DOCUMENT SEGMENT:
Trimming is the fundamental reason why making .NET apps AOT-compatible is hard. The big effort in .NET 8 in supporting AOT is mostly about making the framework components statically analysable by the compiler. Given the design of ASP.NET Core, that's not an easy prospect at all!

Another limitation is that AOT generates assembly code for a specific platform such as Windows x64 or Linux arm64. The generated code can only run on the specified platform, unlike IL, which is generally cross-platform by design.

One point that's sometimes overlooked is that the JIT compiler knows more about the machine the code is running on (because it's running on it!) than the AOT compiler. That means that the JIT compiler can potentially generate more optimised code than the AOT compiler. For example, the JIT compiler knows which hardware intrinsics are available, whereas the AOT compiler can't make the same assumptions. That means that in some circumstances, the steady-state performance of a JIT app may outperform an AOT app.

That's all the theory, now it's time to take a look at the new template and see the impact of AOT!

Exploring the template

The .NET previews include a new template, dotnet new api, which creates a new minimal API application. The template lies somewhere between the .NET 7 webapi and empty templates. The template is a basic to-do list application with API endpoints for fetching auto-generated to-do models.

For our purposes, the really interesting point is the inclusion of an --aot option. You can generate the template using

dotnet new api --aot

The --aot option adds two things to the generated code:

  • It configures the .NET 6 JSON source generator and adds a JsonSerializerContext implementation.

YOUR TASK: In the .NET AOT excerpt above, condense the paragraph beginning "One point that's sometimes overlooked" into a short bulleted list that keeps its main facts.

MATERIAL PROVIDED:
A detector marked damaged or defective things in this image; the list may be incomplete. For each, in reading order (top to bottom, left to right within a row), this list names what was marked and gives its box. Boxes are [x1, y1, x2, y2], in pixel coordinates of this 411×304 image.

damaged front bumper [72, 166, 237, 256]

SOLUTION TO THIS PROBLEM:
- The JIT compiler knows more about the machine the code runs on than the AOT compiler, because it runs on that machine.
- So the JIT compiler can potentially generate more optimized code.
- For example, it knows which hardware intrinsics are available, while the AOT compiler can't make the same assumptions.
- As a result, a JIT app's steady-state performance may sometimes beat an AOT app's.